Update README.md

2f7131c verified 5 months ago

5.47 kB

	---
	license: apache-2.0
	language:
	- fr
	library_name: transformers
	tags:
	- nllb
	- commonvoice
	- orfeo
	- tedx
	- pytorch
	- pictograms
	- translation
	metrics:
	- sacrebleu
	inference: false
	---

	# t2p-nllb-200-distilled-600M-all

	t2p-nllb-200-distilled-600M-all is a text-to-pictograms translation model built by fine-tuning the [nllb-200-distilled-600M](https://huggingface.co/facebook/nllb-200-distilled-600M) model on a dataset of pairs of transcriptions / pictogram token sequence (each token is linked to a pictogram image from [ARASAAC](https://arasaac.org/)).
	The model is used only for inference.

	## Training details

	### Datasets

	The model was fine-tuned on a set of 4 training datasets :
	- [Propicto-commonvoice dataset](https://www.ortolang.fr/market/corpora/propicto), which was created from the CommmonVoice v.15.0 corpus.
	- [Propicto-orfeo dataset](https://www.ortolang.fr/market/corpora/propicto), which was created from the CEFC-orféo corpus.
	- Propicto-tedx dataset, which was created from the French part of the Multilingual TEDx corpus.
	- Propicto-polylexical, a dataset built from scratch with sentences and pictogram translations containing polylexical terms (only used for training to augment the data).

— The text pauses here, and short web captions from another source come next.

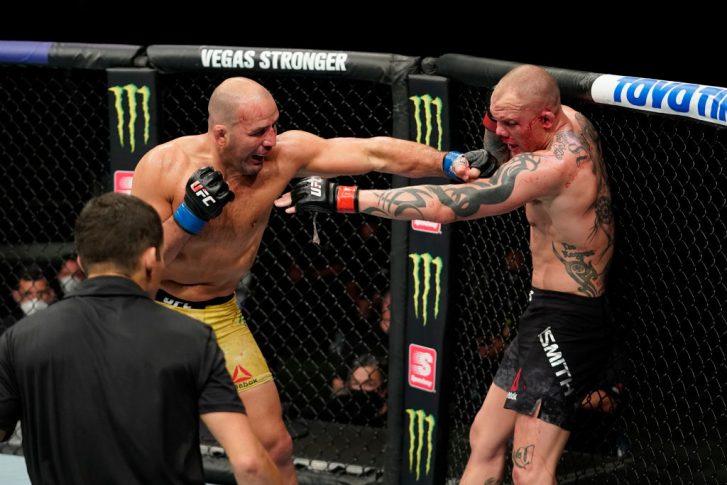 UFCファイトナイト・ジャクソンビル:アンソニー・スミス vs. グローバー・テイシェイラ【アメリカ・フロリダ州ジャクソンビル/2020年5月13日(Photo by Cooper Neill/Zuffa LLC via Getty Images)】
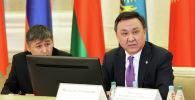 Посол Кыргызстана в Турции Кубанычбек Омуралиев (справа). Архивное фото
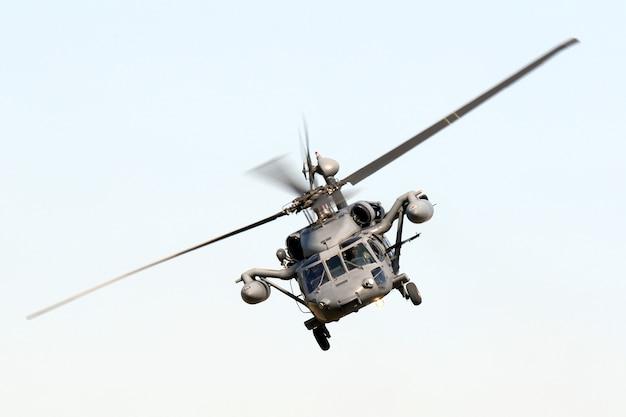Geïsoleerde lage hoek shot van een militaire havik manoeuvreren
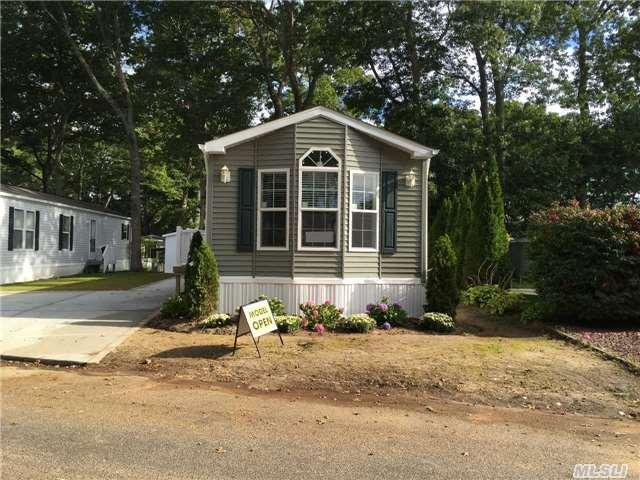1661-182 Old Country Rd, Riverhead NY 11901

	All the datasets were built with the method presented in the research paper titled ["A Multimodal French Corpus of Aligned Speech, Text, and Pictogram Sequences for Speech-to-Pictogram Machine Translation](https://aclanthology.org/2024.lrec-main.76/)" at LREC-Coling 2024. The dataset was split into training, validation, and test sets.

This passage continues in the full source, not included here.